Similarly, God, as far as we can tell, is a natural conclusion of how the world works. He needs to be there, even if the brane world theory seems to opt him out (without God, the brane world theory still doesn’t make sense). But, the difference between the explanation of God and the explanation of gravity, is that the explanation of God is also observable. If that wasn’t so, most of the Scriptures would be unnecessarily contradicted. He has been seen by people – and will be seen by people. Namely, Jesus the Christ. The source of all explanations (gravity, etc.) is also a self-contained existence. If this were not true, He wouldn’t have existed before creation. If He didn’t exist before creation, using Him as an explanation for things observable would be impossible. To use Him as an explanation at all, He has to exist. He is above gravity – not on the same level of it. Since creation demands that He existed before itself, it also demands that He is the only explanation that is also observable….
which is another way of saying that He is the first cause.
I have always wondered if science would be necessary, if sin hadn’t entered the world. As in heaven, aren’t our wills in perfect unison with the will of God? Would we not need an explanation for why things work the way they do, because we would already understand? Wouldn’t every observation of nature be filled with understanding for why it functions in that way?
Perhaps. I would never say, though, that we wouldn’t take dominion over nature. Maybe unaided by science, we would build and create things like we do now? Again, I don’t know. I can’t go back to the past and test it. What I do know, is that we weren’t sinning and everything was working perfectly.
Aided by sin and curiosity, we are compelled to expand our knowledge and dominion farther. Am I wrong to think that there is glory involved in that? Am I wrong to think that, every day, it is wonderful to see more being revealed; more people seeing the revelation of truth? We may have lost understanding, we may have lost innocence, or we may have lost both at the fall, but it seems as if we are slowly being prepared for something. How long will it take? I don’t know. It’s not the progress of technology – it only intensifies what is already there – it is the slow acknowledgement of every people group that everything belongs to the Lord.
We are only human. Evil scares us and makes us mad. We hate to not understand. We are weak and frail – and there is an infinite landscape stretching out before us. But the scariest part? It’s behind us, too. It’s all around us. We are not at the center; we are just a part of some great joke. Why did He do it? Why are we constantly made fun of? Every explanation we posit for why we are here leads to more questions. But, we wake up every morning, faced with the opportunity to reject or embrace the first idea that comes to mind; that there is a God who loves us. He loves all He makes, even the starving children. Why does He do it? Why does He let them die?
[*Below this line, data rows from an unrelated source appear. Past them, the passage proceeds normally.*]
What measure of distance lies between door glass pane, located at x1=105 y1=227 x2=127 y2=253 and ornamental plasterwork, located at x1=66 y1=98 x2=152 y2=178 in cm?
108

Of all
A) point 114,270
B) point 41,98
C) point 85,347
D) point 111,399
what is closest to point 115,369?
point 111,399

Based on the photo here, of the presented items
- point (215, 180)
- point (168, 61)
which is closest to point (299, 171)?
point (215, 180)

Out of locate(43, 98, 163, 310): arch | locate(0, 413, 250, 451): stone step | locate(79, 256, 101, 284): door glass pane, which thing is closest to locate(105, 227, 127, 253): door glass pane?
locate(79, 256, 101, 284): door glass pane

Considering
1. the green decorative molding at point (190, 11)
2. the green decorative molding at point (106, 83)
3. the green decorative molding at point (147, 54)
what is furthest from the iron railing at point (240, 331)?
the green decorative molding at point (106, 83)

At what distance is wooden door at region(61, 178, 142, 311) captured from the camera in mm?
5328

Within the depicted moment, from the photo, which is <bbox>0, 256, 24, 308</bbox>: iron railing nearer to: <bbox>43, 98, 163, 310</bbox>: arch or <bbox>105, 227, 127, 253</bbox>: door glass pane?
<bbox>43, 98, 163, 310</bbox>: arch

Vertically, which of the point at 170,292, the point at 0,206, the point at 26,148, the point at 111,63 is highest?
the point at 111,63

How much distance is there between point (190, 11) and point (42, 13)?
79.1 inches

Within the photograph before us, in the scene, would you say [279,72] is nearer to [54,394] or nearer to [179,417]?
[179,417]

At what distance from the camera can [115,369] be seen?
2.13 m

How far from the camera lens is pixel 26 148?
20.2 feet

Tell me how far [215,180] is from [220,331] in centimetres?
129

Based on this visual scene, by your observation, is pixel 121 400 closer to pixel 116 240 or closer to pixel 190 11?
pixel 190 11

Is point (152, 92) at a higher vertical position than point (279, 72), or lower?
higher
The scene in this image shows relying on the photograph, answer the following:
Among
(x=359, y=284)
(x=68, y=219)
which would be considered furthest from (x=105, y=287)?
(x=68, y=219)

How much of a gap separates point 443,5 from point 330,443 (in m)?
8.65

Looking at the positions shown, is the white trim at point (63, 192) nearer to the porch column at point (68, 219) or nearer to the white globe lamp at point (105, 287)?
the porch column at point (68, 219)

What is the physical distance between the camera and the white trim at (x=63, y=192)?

And where are we headed? Why is He doing nothing, letting the poor die and the rich languish in the realization that wealth fills no needs?
Like Einstein found out, time is not infinite. It is under the subjugation of a greater force. It will end one day. And on that day, everything that ever rebelled against Him will be punished. Nothing unholy can stand in the sight of a holy, holy, holy God. He has control over all He does. He lets hurricanes wipe out villages. He commands billions to trust Him. And there is nothing more uncomfortable to acknowledge than the fact that we are not in control – and that He is not like us. The only way to make it through this spinning flurry of activity alive is to hold onto the only thing that has never changed.